A Hughes & Lancaster tirou partido disso e aplicou o sistema Shöne no Porto, que tinha sido aplicado à Casa do Parlamento em Westminster – com ejetores pneumáticos, tanques automáticos e compressores de ar.
O 1º ejetor pneumático Shöne foi criado em 1870 em Inglaterra. Este ejetor foi patenteado em 1878, pelo seu criador, Isaac Shöne, e mais tarde, na década de 1890, explorado pela empresa Hughes & Lancaster, com os engenheiros John Hughes e Charles Lancaster.
CURIOSIDADES
O sistema de saneamento da cidade do Porto construído pela empresa inglesa está em funcionamento há mais de cem anos, embora com algumas alterações. Este foi o primeiro sistema a ser construído de raiz, a nível nacional, do tipo separativo, ou seja, independente da rede de águas pluviais!
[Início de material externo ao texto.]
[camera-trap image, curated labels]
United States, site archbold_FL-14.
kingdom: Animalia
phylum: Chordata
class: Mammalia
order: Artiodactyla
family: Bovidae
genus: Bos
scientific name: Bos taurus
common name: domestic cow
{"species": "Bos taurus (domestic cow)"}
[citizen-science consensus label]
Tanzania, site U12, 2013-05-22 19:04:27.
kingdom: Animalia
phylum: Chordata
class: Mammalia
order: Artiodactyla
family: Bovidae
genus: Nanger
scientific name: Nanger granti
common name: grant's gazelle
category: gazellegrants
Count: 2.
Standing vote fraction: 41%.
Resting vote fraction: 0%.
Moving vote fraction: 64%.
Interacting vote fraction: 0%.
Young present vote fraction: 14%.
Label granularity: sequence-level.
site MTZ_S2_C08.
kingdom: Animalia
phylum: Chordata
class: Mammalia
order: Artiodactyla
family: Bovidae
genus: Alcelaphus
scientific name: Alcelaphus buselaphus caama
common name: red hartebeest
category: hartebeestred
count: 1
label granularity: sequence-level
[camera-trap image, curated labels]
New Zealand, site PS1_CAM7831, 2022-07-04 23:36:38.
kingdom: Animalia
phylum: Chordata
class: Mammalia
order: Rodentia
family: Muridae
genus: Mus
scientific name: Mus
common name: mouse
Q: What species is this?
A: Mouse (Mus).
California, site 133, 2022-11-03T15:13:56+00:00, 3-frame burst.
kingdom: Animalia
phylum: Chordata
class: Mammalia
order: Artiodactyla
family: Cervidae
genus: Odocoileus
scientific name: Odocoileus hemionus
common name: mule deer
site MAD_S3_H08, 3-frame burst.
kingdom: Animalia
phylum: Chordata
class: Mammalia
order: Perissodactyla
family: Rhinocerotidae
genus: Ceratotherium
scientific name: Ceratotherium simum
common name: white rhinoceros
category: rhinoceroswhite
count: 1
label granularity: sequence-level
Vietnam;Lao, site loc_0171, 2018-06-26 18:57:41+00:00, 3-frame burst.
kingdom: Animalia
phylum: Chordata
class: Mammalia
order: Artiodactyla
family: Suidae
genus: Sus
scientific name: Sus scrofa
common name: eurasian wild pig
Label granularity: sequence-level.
No Carnaval de 1905, um ano imediatamente a seguir às primeiras obras da Hughes & Lancaster, surge o primeiro carro alegórico alusivo ao tema do saneamento. São figuras alusivas ao policiamento das várias ruas interrompidas por causa das obras e consequentes incómodos gerados no quotidiano dos portuenses.
UM SEGREDO
Em algumas ruas da cidade do Porto ainda existem tampas de saneamento com o nome da empresa inglesa, Hughes & Lancaster.